Ses traits se crispèrent.
– Dis-le, dis-le que tu m'en veux ! rétorqua-t-elle, soudain agressive.
– Ella... excuse-moi, je ne voulais pas.
La jeune femme se leva du banc.
– Ella... dit-il en tendant la main vers elle, calme-toi...
– Comment est-ce que je pourrais ? On dirait que ça t’amuse, et la moitié des gens ici présents me détestent ! s’emporta-t-elle en désignant les autres tables du bras.
Un verre se brisa, les bavardages cessèrent brusquement. En une fraction de seconde, Dame Calwaën était devenue le centre d'attention du réfectoire et une cinquantaine de personnes la fixaient.
– Tu crois que je ne les entends pas quand ils parlent dans mon dos ? « Oh, c'est Ella Calwaën, elle a tué son dragon… », lâcha-t-elle d'une voix empreinte de sarcasme.

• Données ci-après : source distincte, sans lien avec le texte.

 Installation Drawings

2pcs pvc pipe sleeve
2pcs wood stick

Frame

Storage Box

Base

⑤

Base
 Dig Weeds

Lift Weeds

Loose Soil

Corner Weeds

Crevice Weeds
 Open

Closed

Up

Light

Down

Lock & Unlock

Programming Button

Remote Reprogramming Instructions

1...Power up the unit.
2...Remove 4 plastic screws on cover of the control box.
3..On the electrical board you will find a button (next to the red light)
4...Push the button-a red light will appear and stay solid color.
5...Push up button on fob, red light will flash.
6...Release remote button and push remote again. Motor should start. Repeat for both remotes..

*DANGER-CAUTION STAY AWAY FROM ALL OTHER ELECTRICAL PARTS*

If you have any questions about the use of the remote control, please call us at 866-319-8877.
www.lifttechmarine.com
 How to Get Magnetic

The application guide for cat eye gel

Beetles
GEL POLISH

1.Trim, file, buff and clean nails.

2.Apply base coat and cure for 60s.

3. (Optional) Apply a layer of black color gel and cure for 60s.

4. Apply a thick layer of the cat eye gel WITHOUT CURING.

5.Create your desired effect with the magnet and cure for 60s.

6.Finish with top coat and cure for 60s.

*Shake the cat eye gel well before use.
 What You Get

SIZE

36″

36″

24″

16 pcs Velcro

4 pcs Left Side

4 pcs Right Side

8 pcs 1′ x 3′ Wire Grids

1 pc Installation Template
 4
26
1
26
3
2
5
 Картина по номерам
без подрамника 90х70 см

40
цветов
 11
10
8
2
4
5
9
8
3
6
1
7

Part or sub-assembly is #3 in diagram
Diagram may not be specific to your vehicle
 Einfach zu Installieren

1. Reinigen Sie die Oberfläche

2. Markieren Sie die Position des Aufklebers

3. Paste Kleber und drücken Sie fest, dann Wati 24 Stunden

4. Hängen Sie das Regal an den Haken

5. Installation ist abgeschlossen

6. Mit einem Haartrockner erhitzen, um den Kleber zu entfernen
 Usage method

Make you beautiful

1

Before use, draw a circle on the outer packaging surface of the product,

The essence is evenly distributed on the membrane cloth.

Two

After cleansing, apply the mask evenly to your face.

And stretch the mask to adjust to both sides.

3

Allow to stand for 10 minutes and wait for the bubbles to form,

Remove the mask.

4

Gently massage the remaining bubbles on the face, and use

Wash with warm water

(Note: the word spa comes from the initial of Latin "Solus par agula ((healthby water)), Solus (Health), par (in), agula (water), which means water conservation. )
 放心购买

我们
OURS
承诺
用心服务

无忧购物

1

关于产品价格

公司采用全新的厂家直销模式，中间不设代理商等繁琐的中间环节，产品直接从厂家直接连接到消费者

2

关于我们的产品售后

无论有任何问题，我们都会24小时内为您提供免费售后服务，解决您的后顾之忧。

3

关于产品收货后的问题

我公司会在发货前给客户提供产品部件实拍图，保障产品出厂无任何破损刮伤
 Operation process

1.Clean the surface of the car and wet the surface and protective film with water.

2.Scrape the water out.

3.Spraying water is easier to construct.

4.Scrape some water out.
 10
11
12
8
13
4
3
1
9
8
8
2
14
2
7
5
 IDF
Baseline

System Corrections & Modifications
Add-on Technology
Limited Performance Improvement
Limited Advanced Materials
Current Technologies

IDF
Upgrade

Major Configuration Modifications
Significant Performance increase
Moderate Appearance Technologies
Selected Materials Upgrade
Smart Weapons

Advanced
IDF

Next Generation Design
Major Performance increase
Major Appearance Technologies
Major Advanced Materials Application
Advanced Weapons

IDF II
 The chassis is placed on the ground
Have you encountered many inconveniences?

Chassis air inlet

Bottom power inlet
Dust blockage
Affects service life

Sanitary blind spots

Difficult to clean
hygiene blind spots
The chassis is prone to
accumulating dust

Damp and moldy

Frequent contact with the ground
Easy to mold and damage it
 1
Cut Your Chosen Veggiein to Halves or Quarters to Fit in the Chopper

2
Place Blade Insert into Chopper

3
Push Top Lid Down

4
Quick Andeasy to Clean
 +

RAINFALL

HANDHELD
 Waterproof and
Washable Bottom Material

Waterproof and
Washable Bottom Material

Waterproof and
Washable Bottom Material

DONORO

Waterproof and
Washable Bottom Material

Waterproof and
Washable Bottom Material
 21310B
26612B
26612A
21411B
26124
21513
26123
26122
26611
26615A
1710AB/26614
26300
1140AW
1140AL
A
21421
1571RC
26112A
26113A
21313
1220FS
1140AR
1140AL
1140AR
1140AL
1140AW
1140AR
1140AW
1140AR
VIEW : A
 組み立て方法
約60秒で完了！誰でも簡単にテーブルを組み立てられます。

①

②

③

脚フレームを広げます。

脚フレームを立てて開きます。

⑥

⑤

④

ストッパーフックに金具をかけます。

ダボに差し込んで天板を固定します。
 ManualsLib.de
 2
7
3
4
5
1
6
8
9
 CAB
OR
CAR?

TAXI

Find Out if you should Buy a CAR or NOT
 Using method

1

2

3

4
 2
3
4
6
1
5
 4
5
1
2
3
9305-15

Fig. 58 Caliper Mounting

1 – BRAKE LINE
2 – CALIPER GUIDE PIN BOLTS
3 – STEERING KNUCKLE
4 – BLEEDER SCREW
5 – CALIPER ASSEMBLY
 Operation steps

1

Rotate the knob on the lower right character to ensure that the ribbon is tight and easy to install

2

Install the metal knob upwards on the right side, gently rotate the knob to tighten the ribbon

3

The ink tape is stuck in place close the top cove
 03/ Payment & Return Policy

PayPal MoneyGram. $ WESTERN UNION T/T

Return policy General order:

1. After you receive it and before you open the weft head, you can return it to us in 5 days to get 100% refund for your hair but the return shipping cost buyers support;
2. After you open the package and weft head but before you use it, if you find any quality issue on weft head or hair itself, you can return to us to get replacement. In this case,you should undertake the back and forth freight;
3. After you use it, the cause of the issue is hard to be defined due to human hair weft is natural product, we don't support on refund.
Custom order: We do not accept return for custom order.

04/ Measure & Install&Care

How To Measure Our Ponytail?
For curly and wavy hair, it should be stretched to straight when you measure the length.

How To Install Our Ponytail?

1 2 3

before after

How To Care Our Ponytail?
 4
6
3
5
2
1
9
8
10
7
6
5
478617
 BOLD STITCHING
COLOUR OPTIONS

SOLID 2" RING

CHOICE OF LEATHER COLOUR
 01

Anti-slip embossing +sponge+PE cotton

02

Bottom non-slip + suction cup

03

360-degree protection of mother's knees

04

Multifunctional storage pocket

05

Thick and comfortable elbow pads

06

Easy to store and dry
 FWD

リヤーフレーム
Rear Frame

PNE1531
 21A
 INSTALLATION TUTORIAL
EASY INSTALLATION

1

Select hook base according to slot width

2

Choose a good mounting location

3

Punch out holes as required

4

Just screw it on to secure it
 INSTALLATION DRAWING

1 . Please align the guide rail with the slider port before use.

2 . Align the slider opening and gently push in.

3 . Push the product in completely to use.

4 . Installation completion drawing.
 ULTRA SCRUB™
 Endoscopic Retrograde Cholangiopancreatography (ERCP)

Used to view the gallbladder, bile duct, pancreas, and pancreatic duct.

Une expression de dégoût se peignit sur son visage.
– Oui, Oyl est mort ! Et alors ? Je l'ai tué ! Je suis un monstre ! C'est ça que tu veux entendre ?
La rage lui vola ses larmes, l'émotion était trop forte pour qu'elle puisse les retenir. Son dragon était mort, il ne reviendrait plus et Orian venait de commettre une bourde. Il lui avait parlé et pour la première fois depuis longtemps, ils avaient pu échanger presque normalement. Il avait cru qu'elle était enfin parvenue à faire son deuil. Visiblement, il s'était trompé.
La jeune femme le fixa avec insistance, le visage rougit par la colère. Elle le détestait, c'était clair ; c’étaient ses mots, et non ses actes, qui avaient achevé son dragon. Le cœur glacé, elle s’en alla sans se retourner.